Тут в комнату весело и непринужденно впорхнула тоненькая, живая и очень хорошенькая девушка лет восемнадцати, в дешевеньком, но изящном платьице. Мать бросила быстрый взгляд на нового постояльца, поспешно поднявшегося при появлении девушки, интересуясь, какое впечатление произвела на него ее дочь, и явно ожидая увидеть на его лице восторг и удивление.

— Это моя дочь, Хетти. Мы зовем ее Киска.
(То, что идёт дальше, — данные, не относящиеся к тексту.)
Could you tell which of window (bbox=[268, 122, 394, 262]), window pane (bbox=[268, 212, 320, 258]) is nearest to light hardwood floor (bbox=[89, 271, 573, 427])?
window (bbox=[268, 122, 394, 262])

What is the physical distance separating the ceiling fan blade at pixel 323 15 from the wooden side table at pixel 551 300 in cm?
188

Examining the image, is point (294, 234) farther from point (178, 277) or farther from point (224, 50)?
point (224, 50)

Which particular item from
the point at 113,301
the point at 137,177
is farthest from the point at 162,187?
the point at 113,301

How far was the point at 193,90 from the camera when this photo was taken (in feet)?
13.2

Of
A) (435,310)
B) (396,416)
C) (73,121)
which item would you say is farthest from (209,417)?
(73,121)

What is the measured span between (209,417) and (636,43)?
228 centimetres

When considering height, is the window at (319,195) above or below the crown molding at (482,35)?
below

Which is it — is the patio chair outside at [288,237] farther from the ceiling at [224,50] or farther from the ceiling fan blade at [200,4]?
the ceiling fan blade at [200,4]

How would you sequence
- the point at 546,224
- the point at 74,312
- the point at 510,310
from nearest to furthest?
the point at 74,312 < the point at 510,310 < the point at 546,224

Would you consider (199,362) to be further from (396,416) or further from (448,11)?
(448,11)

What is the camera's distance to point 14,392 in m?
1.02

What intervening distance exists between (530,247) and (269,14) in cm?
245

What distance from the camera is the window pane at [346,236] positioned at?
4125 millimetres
А это наш новый постоялец, Киска. — Все это мать произнесла, не вставая с места.

Молодой англичанин неуверенно поклонился, как поступил бы всякий представитель его эпохи и национальности, попав в щекотливое и весьма затруднительное положение, а именно в такое положение он сейчас и попал, ибо был застигнут врасплох и, будучи воспитан в определенных традициях, растерялся, не зная, как следует себя вести, когда тебя знакомят с горничной или наследницей пансиона для рабочих. Послушайся он голоса другой стороны своей натуры — той, что признавала равенство всех людей, — он вышел бы из положения с большей честью, но все произошло так неожиданно, что эта сторона его натуры не успела проявиться. Девушка, не обращая внимания на его поклон, подошла к нему, дружески пожала руку совершенно незнакомому человеку и сказала:

— Здравствуйте.

Затем она направилась к единственному в комнате умывальнику, склонила голову на один бок, потом на другой, любуясь своим отражением в осколке дешевого зеркала, висевшего на стене, послюнила пальцы, подправила завиток волос, выложенный на лбу, и принялась за уборку.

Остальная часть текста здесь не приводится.